## Görev A
Metindeki "Dava, davacı tarafından" diye başlayan paragrafı, ana bilgileri koruyarak madde listesi hâlinde kısaltın.

## Metin
Abaküs Yazılım
10. Hukuk Dairesi
Esas No: 2019/1531
Karar No: 2019/2785
Karar Tarihi: 26.03.2019

Yargıtay 10. Hukuk Dairesi 2019/1531 Esas 2019/2785 Karar Sayılı İlamı

10. Hukuk Dairesi         2019/1531 E.  ,  2019/2785 K.

    "İçtihat Metni"

    Bölge Adliye Mahkemesi : ... Bölge Adliye Mahkemesi 34. Hukuk Dairesi

    Dava, davacı tarafından, muvazaalı boşanma olmadığından bahisle 15.07.2010-19.03.2015 tarihleri arasında ödenen ve tahsili istenen ölüm aylıklarına ilişkin borcu bulunmadığının tespiti ile kesilen yetim aylığının tekrar bağlanması istemine ilişkindir.

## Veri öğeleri
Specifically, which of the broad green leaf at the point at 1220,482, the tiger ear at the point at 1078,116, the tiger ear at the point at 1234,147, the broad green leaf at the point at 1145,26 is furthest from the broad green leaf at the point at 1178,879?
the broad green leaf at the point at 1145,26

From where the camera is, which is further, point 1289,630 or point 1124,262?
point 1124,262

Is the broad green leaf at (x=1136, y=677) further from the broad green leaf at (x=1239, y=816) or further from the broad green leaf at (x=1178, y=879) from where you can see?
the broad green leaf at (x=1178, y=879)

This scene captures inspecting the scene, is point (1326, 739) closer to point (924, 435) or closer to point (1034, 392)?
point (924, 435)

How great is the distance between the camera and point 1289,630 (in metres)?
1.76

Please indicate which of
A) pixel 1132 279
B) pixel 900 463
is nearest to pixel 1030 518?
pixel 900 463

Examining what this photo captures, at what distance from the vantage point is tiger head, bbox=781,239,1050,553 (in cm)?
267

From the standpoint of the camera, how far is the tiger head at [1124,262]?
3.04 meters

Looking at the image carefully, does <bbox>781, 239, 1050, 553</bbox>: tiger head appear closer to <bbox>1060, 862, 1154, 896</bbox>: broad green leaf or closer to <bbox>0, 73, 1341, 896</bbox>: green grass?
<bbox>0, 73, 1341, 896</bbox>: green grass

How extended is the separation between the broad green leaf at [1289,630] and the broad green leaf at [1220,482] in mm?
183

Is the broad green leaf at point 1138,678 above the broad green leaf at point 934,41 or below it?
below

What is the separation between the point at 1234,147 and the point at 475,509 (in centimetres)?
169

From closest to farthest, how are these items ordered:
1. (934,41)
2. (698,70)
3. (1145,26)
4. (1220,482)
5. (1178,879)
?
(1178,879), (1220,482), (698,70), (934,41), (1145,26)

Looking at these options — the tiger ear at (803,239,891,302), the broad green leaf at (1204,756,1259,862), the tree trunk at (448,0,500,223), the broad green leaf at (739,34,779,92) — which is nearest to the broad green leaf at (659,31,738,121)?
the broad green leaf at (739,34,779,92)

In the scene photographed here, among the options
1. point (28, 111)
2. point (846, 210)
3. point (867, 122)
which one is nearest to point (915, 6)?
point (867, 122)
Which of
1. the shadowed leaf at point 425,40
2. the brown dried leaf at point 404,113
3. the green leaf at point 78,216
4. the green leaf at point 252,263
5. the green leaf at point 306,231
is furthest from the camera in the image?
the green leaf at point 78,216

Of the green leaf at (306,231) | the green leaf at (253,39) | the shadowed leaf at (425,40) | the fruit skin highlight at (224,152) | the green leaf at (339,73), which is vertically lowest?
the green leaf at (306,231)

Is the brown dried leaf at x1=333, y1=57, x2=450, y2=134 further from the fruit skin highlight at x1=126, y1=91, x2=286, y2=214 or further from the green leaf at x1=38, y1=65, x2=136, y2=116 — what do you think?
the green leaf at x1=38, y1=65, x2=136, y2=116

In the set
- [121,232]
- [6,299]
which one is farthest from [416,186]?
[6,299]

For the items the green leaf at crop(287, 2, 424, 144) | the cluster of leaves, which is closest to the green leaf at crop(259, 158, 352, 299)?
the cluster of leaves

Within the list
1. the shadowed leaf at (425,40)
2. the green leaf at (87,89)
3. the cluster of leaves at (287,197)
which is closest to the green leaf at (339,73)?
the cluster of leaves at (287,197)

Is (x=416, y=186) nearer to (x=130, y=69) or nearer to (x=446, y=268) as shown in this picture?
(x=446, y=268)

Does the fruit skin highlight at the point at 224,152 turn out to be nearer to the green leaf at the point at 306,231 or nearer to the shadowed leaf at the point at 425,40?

## Görev B
Kayıtlarda "shadowed" dizesini içeren bütün satırları bulun ve aynen aktarın. Büyük-küçük harf ayrımı dikkate alınmalıdır.

## Sonuç A
Davacı, muvazaalı boşanma olmadığını ileri sürerek şunları istemiştir:
- 15.07.2010-19.03.2015 tarihleri arasında ödenen ve tahsili istenen ölüm aylıklarından dolayı borcu bulunmadığının tespiti,
- kesilen yetim aylığının yeniden bağlanması.

## Sonuç B
1. the shadowed leaf at point 425,40
Of the green leaf at (306,231) | the green leaf at (253,39) | the shadowed leaf at (425,40) | the fruit skin highlight at (224,152) | the green leaf at (339,73), which is vertically lowest?
1. the shadowed leaf at (425,40)
Does the fruit skin highlight at the point at 224,152 turn out to be nearer to the green leaf at the point at 306,231 or nearer to the shadowed leaf at the point at 425,40?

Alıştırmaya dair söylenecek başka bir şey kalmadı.